Brief -> Each line of the data must be given back verbatim, with pictures removed.

Dataset entries ->
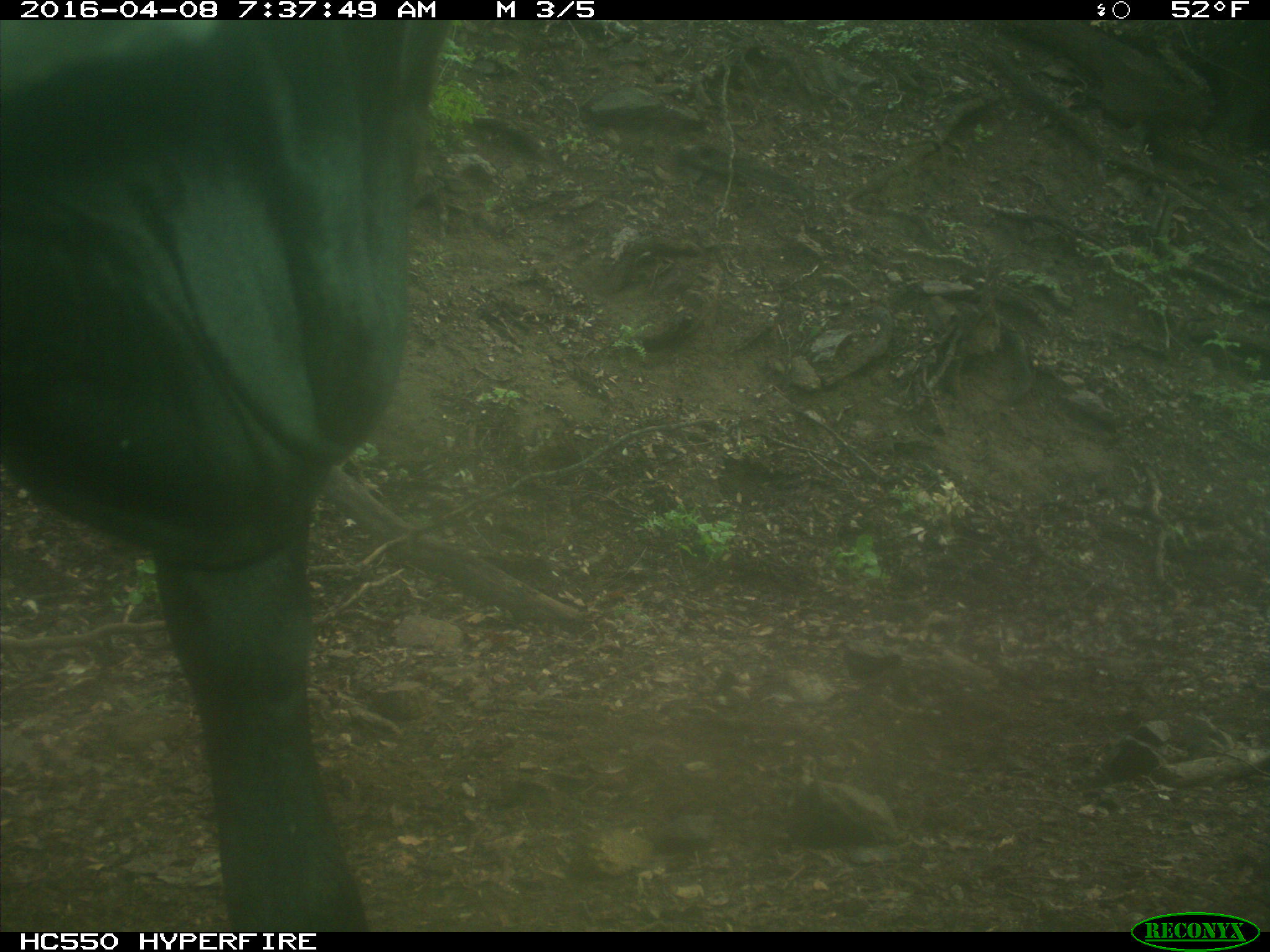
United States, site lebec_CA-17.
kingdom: Animalia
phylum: Chordata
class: Mammalia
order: Artiodactyla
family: Bovidae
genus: Bos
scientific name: Bos taurus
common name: domestic cow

Response ->
United States, site lebec_CA-17.
kingdom: Animalia
phylum: Chordata
class: Mammalia
order: Artiodactyla
family: Bovidae
genus: Bos
scientific name: Bos taurus
common name: domestic cow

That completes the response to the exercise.